The 24-year-old British Cycling Olympic Podium Programme rider, part of Great Britain’s team pursuit winning quartet at London 2012, makes his debut in La Grande Boucle as he aims to help Chris Froome win the yellow jersey.

Kennaugh is one of four Britons in the nine-man team, with leader Froome plus Ian Stannard and fellow team pursuiter Geraint Thomas.

"All the work that I have done through the winter since January, all the training and hard racing, to finally get picked is good and I can't wait to get on with it," said Kennaugh, who completed his build up for the Tour with fourth at the British Road Race Championships in Glasgow.
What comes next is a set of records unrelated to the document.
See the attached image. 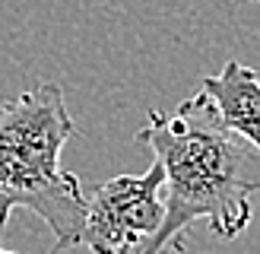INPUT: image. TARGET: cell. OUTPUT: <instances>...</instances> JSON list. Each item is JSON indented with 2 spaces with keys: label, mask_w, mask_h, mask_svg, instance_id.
Masks as SVG:
<instances>
[{
  "label": "cell",
  "mask_w": 260,
  "mask_h": 254,
  "mask_svg": "<svg viewBox=\"0 0 260 254\" xmlns=\"http://www.w3.org/2000/svg\"><path fill=\"white\" fill-rule=\"evenodd\" d=\"M137 143L152 149L165 172V219L137 254H184V232L206 223L222 241H235L248 229L260 190V149L229 131L210 96L181 102L175 114L146 111Z\"/></svg>",
  "instance_id": "obj_1"
},
{
  "label": "cell",
  "mask_w": 260,
  "mask_h": 254,
  "mask_svg": "<svg viewBox=\"0 0 260 254\" xmlns=\"http://www.w3.org/2000/svg\"><path fill=\"white\" fill-rule=\"evenodd\" d=\"M73 134L76 124L54 83L0 99V232L10 213L22 207L51 229V254L83 245V184L60 169V149Z\"/></svg>",
  "instance_id": "obj_2"
},
{
  "label": "cell",
  "mask_w": 260,
  "mask_h": 254,
  "mask_svg": "<svg viewBox=\"0 0 260 254\" xmlns=\"http://www.w3.org/2000/svg\"><path fill=\"white\" fill-rule=\"evenodd\" d=\"M0 254H16V251H4V248H0Z\"/></svg>",
  "instance_id": "obj_5"
},
{
  "label": "cell",
  "mask_w": 260,
  "mask_h": 254,
  "mask_svg": "<svg viewBox=\"0 0 260 254\" xmlns=\"http://www.w3.org/2000/svg\"><path fill=\"white\" fill-rule=\"evenodd\" d=\"M165 172L152 159L143 175H118L86 200L83 245L92 254H137L162 229Z\"/></svg>",
  "instance_id": "obj_3"
},
{
  "label": "cell",
  "mask_w": 260,
  "mask_h": 254,
  "mask_svg": "<svg viewBox=\"0 0 260 254\" xmlns=\"http://www.w3.org/2000/svg\"><path fill=\"white\" fill-rule=\"evenodd\" d=\"M203 96L213 99L219 118L229 131L244 137L254 149H260V73L229 60L222 73L206 76L200 86Z\"/></svg>",
  "instance_id": "obj_4"
}]
</instances>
"I'm really happy to be one of the nine guys selected from such a strong team," Kennaugh said. “It is something I did not really target at the start of the season, but I have come into a late run of form, and to be selected is a dream come true.
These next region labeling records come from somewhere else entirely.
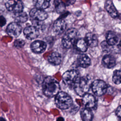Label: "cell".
I'll return each mask as SVG.
<instances>
[{
	"label": "cell",
	"mask_w": 121,
	"mask_h": 121,
	"mask_svg": "<svg viewBox=\"0 0 121 121\" xmlns=\"http://www.w3.org/2000/svg\"><path fill=\"white\" fill-rule=\"evenodd\" d=\"M91 84L90 83V80L87 78L80 77L74 86V89L78 95L83 96L85 94L88 93L91 87Z\"/></svg>",
	"instance_id": "cell-4"
},
{
	"label": "cell",
	"mask_w": 121,
	"mask_h": 121,
	"mask_svg": "<svg viewBox=\"0 0 121 121\" xmlns=\"http://www.w3.org/2000/svg\"><path fill=\"white\" fill-rule=\"evenodd\" d=\"M77 49L81 52H85L88 48V45L85 39H79L75 43Z\"/></svg>",
	"instance_id": "cell-20"
},
{
	"label": "cell",
	"mask_w": 121,
	"mask_h": 121,
	"mask_svg": "<svg viewBox=\"0 0 121 121\" xmlns=\"http://www.w3.org/2000/svg\"><path fill=\"white\" fill-rule=\"evenodd\" d=\"M6 22L5 18L3 16L0 17V26L2 27L5 25Z\"/></svg>",
	"instance_id": "cell-28"
},
{
	"label": "cell",
	"mask_w": 121,
	"mask_h": 121,
	"mask_svg": "<svg viewBox=\"0 0 121 121\" xmlns=\"http://www.w3.org/2000/svg\"><path fill=\"white\" fill-rule=\"evenodd\" d=\"M46 46V43L41 40L35 41L30 45L31 50L35 53H41L43 52L45 50Z\"/></svg>",
	"instance_id": "cell-13"
},
{
	"label": "cell",
	"mask_w": 121,
	"mask_h": 121,
	"mask_svg": "<svg viewBox=\"0 0 121 121\" xmlns=\"http://www.w3.org/2000/svg\"><path fill=\"white\" fill-rule=\"evenodd\" d=\"M103 65L108 69L113 68L116 65V60L114 57L111 55H105L102 59Z\"/></svg>",
	"instance_id": "cell-14"
},
{
	"label": "cell",
	"mask_w": 121,
	"mask_h": 121,
	"mask_svg": "<svg viewBox=\"0 0 121 121\" xmlns=\"http://www.w3.org/2000/svg\"><path fill=\"white\" fill-rule=\"evenodd\" d=\"M120 46L121 47V40L120 41Z\"/></svg>",
	"instance_id": "cell-31"
},
{
	"label": "cell",
	"mask_w": 121,
	"mask_h": 121,
	"mask_svg": "<svg viewBox=\"0 0 121 121\" xmlns=\"http://www.w3.org/2000/svg\"><path fill=\"white\" fill-rule=\"evenodd\" d=\"M49 5L50 3L49 1L45 0H39L36 1L35 6V8L37 9L43 10L48 8Z\"/></svg>",
	"instance_id": "cell-23"
},
{
	"label": "cell",
	"mask_w": 121,
	"mask_h": 121,
	"mask_svg": "<svg viewBox=\"0 0 121 121\" xmlns=\"http://www.w3.org/2000/svg\"><path fill=\"white\" fill-rule=\"evenodd\" d=\"M105 7L107 11L112 17L115 18L118 17V12L112 1L107 0L105 4Z\"/></svg>",
	"instance_id": "cell-15"
},
{
	"label": "cell",
	"mask_w": 121,
	"mask_h": 121,
	"mask_svg": "<svg viewBox=\"0 0 121 121\" xmlns=\"http://www.w3.org/2000/svg\"><path fill=\"white\" fill-rule=\"evenodd\" d=\"M118 17H119V18L120 19V20L121 21V14H119Z\"/></svg>",
	"instance_id": "cell-30"
},
{
	"label": "cell",
	"mask_w": 121,
	"mask_h": 121,
	"mask_svg": "<svg viewBox=\"0 0 121 121\" xmlns=\"http://www.w3.org/2000/svg\"><path fill=\"white\" fill-rule=\"evenodd\" d=\"M29 15L35 20L39 21H42L48 17L47 13L44 10L39 9L36 8L32 9L29 12Z\"/></svg>",
	"instance_id": "cell-9"
},
{
	"label": "cell",
	"mask_w": 121,
	"mask_h": 121,
	"mask_svg": "<svg viewBox=\"0 0 121 121\" xmlns=\"http://www.w3.org/2000/svg\"><path fill=\"white\" fill-rule=\"evenodd\" d=\"M66 26V23L63 19L59 18L53 24L52 27L53 31L56 35H60L65 30Z\"/></svg>",
	"instance_id": "cell-12"
},
{
	"label": "cell",
	"mask_w": 121,
	"mask_h": 121,
	"mask_svg": "<svg viewBox=\"0 0 121 121\" xmlns=\"http://www.w3.org/2000/svg\"><path fill=\"white\" fill-rule=\"evenodd\" d=\"M80 77L79 72L74 69L66 71L62 75L63 82L70 87L74 88Z\"/></svg>",
	"instance_id": "cell-5"
},
{
	"label": "cell",
	"mask_w": 121,
	"mask_h": 121,
	"mask_svg": "<svg viewBox=\"0 0 121 121\" xmlns=\"http://www.w3.org/2000/svg\"><path fill=\"white\" fill-rule=\"evenodd\" d=\"M78 65L82 68H86L89 67L91 64V60L89 57L84 54L80 55L78 58Z\"/></svg>",
	"instance_id": "cell-18"
},
{
	"label": "cell",
	"mask_w": 121,
	"mask_h": 121,
	"mask_svg": "<svg viewBox=\"0 0 121 121\" xmlns=\"http://www.w3.org/2000/svg\"><path fill=\"white\" fill-rule=\"evenodd\" d=\"M62 57L61 55L57 52L51 53L48 57V61L54 65H58L61 63Z\"/></svg>",
	"instance_id": "cell-17"
},
{
	"label": "cell",
	"mask_w": 121,
	"mask_h": 121,
	"mask_svg": "<svg viewBox=\"0 0 121 121\" xmlns=\"http://www.w3.org/2000/svg\"><path fill=\"white\" fill-rule=\"evenodd\" d=\"M82 97V102L86 108L90 110L95 106L96 99L94 95L87 93Z\"/></svg>",
	"instance_id": "cell-10"
},
{
	"label": "cell",
	"mask_w": 121,
	"mask_h": 121,
	"mask_svg": "<svg viewBox=\"0 0 121 121\" xmlns=\"http://www.w3.org/2000/svg\"><path fill=\"white\" fill-rule=\"evenodd\" d=\"M116 115L120 119H121V105L118 107L117 108L116 112H115Z\"/></svg>",
	"instance_id": "cell-27"
},
{
	"label": "cell",
	"mask_w": 121,
	"mask_h": 121,
	"mask_svg": "<svg viewBox=\"0 0 121 121\" xmlns=\"http://www.w3.org/2000/svg\"><path fill=\"white\" fill-rule=\"evenodd\" d=\"M88 46L91 47L96 46L98 44V39L95 34L92 33H88L86 34L85 39Z\"/></svg>",
	"instance_id": "cell-16"
},
{
	"label": "cell",
	"mask_w": 121,
	"mask_h": 121,
	"mask_svg": "<svg viewBox=\"0 0 121 121\" xmlns=\"http://www.w3.org/2000/svg\"><path fill=\"white\" fill-rule=\"evenodd\" d=\"M112 81L115 84L121 83V70H116L114 71L112 76Z\"/></svg>",
	"instance_id": "cell-25"
},
{
	"label": "cell",
	"mask_w": 121,
	"mask_h": 121,
	"mask_svg": "<svg viewBox=\"0 0 121 121\" xmlns=\"http://www.w3.org/2000/svg\"><path fill=\"white\" fill-rule=\"evenodd\" d=\"M14 18L17 23H24L28 19V16L25 12H20L15 13L14 15Z\"/></svg>",
	"instance_id": "cell-22"
},
{
	"label": "cell",
	"mask_w": 121,
	"mask_h": 121,
	"mask_svg": "<svg viewBox=\"0 0 121 121\" xmlns=\"http://www.w3.org/2000/svg\"><path fill=\"white\" fill-rule=\"evenodd\" d=\"M54 5L56 10L58 13H61L64 12L66 9V5L62 1L55 0L54 1Z\"/></svg>",
	"instance_id": "cell-24"
},
{
	"label": "cell",
	"mask_w": 121,
	"mask_h": 121,
	"mask_svg": "<svg viewBox=\"0 0 121 121\" xmlns=\"http://www.w3.org/2000/svg\"><path fill=\"white\" fill-rule=\"evenodd\" d=\"M25 41L20 39H18L16 40L14 43V46L17 48H20L23 47L25 45Z\"/></svg>",
	"instance_id": "cell-26"
},
{
	"label": "cell",
	"mask_w": 121,
	"mask_h": 121,
	"mask_svg": "<svg viewBox=\"0 0 121 121\" xmlns=\"http://www.w3.org/2000/svg\"><path fill=\"white\" fill-rule=\"evenodd\" d=\"M93 93L97 96H101L107 91V86L105 82L100 79L94 81L91 86Z\"/></svg>",
	"instance_id": "cell-6"
},
{
	"label": "cell",
	"mask_w": 121,
	"mask_h": 121,
	"mask_svg": "<svg viewBox=\"0 0 121 121\" xmlns=\"http://www.w3.org/2000/svg\"><path fill=\"white\" fill-rule=\"evenodd\" d=\"M78 32L76 29L71 28L67 30L64 33L62 39V44L66 48L71 47L76 43Z\"/></svg>",
	"instance_id": "cell-3"
},
{
	"label": "cell",
	"mask_w": 121,
	"mask_h": 121,
	"mask_svg": "<svg viewBox=\"0 0 121 121\" xmlns=\"http://www.w3.org/2000/svg\"><path fill=\"white\" fill-rule=\"evenodd\" d=\"M57 121H64V119L62 117H60L57 118Z\"/></svg>",
	"instance_id": "cell-29"
},
{
	"label": "cell",
	"mask_w": 121,
	"mask_h": 121,
	"mask_svg": "<svg viewBox=\"0 0 121 121\" xmlns=\"http://www.w3.org/2000/svg\"><path fill=\"white\" fill-rule=\"evenodd\" d=\"M80 116L83 121H92L93 119V114L90 110L86 108L81 111Z\"/></svg>",
	"instance_id": "cell-21"
},
{
	"label": "cell",
	"mask_w": 121,
	"mask_h": 121,
	"mask_svg": "<svg viewBox=\"0 0 121 121\" xmlns=\"http://www.w3.org/2000/svg\"><path fill=\"white\" fill-rule=\"evenodd\" d=\"M72 99L67 93L60 92L55 97V103L56 106L60 109L69 108L72 104Z\"/></svg>",
	"instance_id": "cell-2"
},
{
	"label": "cell",
	"mask_w": 121,
	"mask_h": 121,
	"mask_svg": "<svg viewBox=\"0 0 121 121\" xmlns=\"http://www.w3.org/2000/svg\"><path fill=\"white\" fill-rule=\"evenodd\" d=\"M43 92L45 95L49 97L55 96L60 90L59 82L53 77H46L43 82Z\"/></svg>",
	"instance_id": "cell-1"
},
{
	"label": "cell",
	"mask_w": 121,
	"mask_h": 121,
	"mask_svg": "<svg viewBox=\"0 0 121 121\" xmlns=\"http://www.w3.org/2000/svg\"><path fill=\"white\" fill-rule=\"evenodd\" d=\"M118 41V37L112 31H109L107 33L106 35V42L110 46L115 45Z\"/></svg>",
	"instance_id": "cell-19"
},
{
	"label": "cell",
	"mask_w": 121,
	"mask_h": 121,
	"mask_svg": "<svg viewBox=\"0 0 121 121\" xmlns=\"http://www.w3.org/2000/svg\"><path fill=\"white\" fill-rule=\"evenodd\" d=\"M5 6L9 11L14 14L22 12L24 8L23 3L20 0H9L6 3Z\"/></svg>",
	"instance_id": "cell-7"
},
{
	"label": "cell",
	"mask_w": 121,
	"mask_h": 121,
	"mask_svg": "<svg viewBox=\"0 0 121 121\" xmlns=\"http://www.w3.org/2000/svg\"><path fill=\"white\" fill-rule=\"evenodd\" d=\"M8 34L13 37H18L22 32L21 26L17 22H12L9 24L7 27Z\"/></svg>",
	"instance_id": "cell-8"
},
{
	"label": "cell",
	"mask_w": 121,
	"mask_h": 121,
	"mask_svg": "<svg viewBox=\"0 0 121 121\" xmlns=\"http://www.w3.org/2000/svg\"><path fill=\"white\" fill-rule=\"evenodd\" d=\"M23 33L26 38L33 40L36 38L39 35V30L34 26H28L25 27Z\"/></svg>",
	"instance_id": "cell-11"
}]
</instances>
"I had a good idea I would be in it [after the Dauphine], but it is nice to hear you have officially been selected. To be a year ahead of where we want to be is good," added Kennaugh, with Team Sky having achieved its goal to win the Tour de France within five years after Sir Bradley Wiggins' success in 2012.

“All the work that I have done through the winter since January, all the training and hard racing, to finally get picked is good and I can’t wait to get on with it.”

Peter Kennaugh

The call-up comes less than a year since Kennaugh’s career highlight – with Thomas, Ed Clancy and Steven Burke – riding to a world record and gold medal in London’s Olympic Velodrome.
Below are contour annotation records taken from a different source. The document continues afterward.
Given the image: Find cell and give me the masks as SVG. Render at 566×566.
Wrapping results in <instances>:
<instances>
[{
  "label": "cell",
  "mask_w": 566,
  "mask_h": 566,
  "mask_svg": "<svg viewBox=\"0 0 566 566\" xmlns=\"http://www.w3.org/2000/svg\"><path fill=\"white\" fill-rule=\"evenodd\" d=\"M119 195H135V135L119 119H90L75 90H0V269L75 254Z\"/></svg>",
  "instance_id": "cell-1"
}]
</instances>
In 2013, the Isle of Man rider has already helped Froome to victory in February’s Tour of Oman and more recently the Criterium du Dauphine but believes the 21 stages from 29 June -21 July will hold a wholly new challenge.

“It is obviously a totally different ball game,” Kennaugh said. “The team pursuit is a short, fast discipline with it only being four-kilometres.

“Then you have got the likes of the Tour de France or Giro d’Italia. They are up to 200-kilometres a day for 21 days, so it is almost like a different sport.

“They are both hard in different ways, but road cycling and stuff like the Tour de France is another league compared to team pursuit.”

As well as working to the team’s objective for Froome, Kennaugh qualifies to contest the young rider classification - for riders 25 years old or younger - and would relish the chance to don the white jersey.

"The white jersey is something which could maybe come as a bonus," he added. "If I can wear the white jersey for a few days, I would be super happy."